╭─ Records to use
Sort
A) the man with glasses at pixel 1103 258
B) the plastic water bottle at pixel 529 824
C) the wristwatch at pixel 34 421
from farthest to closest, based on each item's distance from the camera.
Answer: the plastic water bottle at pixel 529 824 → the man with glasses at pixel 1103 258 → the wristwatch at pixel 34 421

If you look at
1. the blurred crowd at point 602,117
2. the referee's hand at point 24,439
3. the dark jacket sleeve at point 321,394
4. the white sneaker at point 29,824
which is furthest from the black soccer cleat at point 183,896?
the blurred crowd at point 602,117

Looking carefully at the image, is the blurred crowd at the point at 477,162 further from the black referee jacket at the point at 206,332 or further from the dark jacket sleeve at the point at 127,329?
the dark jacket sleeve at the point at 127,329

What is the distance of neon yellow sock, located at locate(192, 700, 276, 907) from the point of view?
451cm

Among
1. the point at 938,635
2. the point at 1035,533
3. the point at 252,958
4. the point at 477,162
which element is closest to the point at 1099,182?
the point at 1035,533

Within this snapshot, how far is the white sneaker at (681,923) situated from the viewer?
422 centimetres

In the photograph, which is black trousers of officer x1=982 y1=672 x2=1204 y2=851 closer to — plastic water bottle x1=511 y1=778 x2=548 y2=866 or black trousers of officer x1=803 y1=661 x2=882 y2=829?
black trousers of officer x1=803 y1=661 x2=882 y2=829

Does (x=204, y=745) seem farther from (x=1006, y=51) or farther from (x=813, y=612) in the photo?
╰─
Exercise details: Edit the lines above so that "white sneaker" becomes "white running shoe" wherever it occurs, leaving everything else untouched.

Task answer:
Sort
A) the man with glasses at pixel 1103 258
B) the plastic water bottle at pixel 529 824
C) the wristwatch at pixel 34 421
from farthest to closest, based on each item's distance from the camera.
Answer: the plastic water bottle at pixel 529 824 → the man with glasses at pixel 1103 258 → the wristwatch at pixel 34 421

If you look at
1. the blurred crowd at point 602,117
2. the referee's hand at point 24,439
3. the dark jacket sleeve at point 321,394
4. the white running shoe at point 29,824
which is furthest from the black soccer cleat at point 183,896?
the blurred crowd at point 602,117

Looking carefully at the image, is the blurred crowd at the point at 477,162 further from the black referee jacket at the point at 206,332 or further from the dark jacket sleeve at the point at 127,329?
the dark jacket sleeve at the point at 127,329

What is the distance of neon yellow sock, located at locate(192, 700, 276, 907) from the point of view?
451cm

Among
1. the point at 938,635
2. the point at 1035,533
3. the point at 252,958
4. the point at 477,162
which element is closest to the point at 1099,182?
the point at 1035,533

Within this snapshot, how far is the white running shoe at (681,923) situated from the viewer?
422 centimetres

In the photograph, which is black trousers of officer x1=982 y1=672 x2=1204 y2=851 closer to — plastic water bottle x1=511 y1=778 x2=548 y2=866 or black trousers of officer x1=803 y1=661 x2=882 y2=829?
black trousers of officer x1=803 y1=661 x2=882 y2=829

Does (x=204, y=745) seem farther from (x=1006, y=51) or farther from (x=813, y=612) in the photo?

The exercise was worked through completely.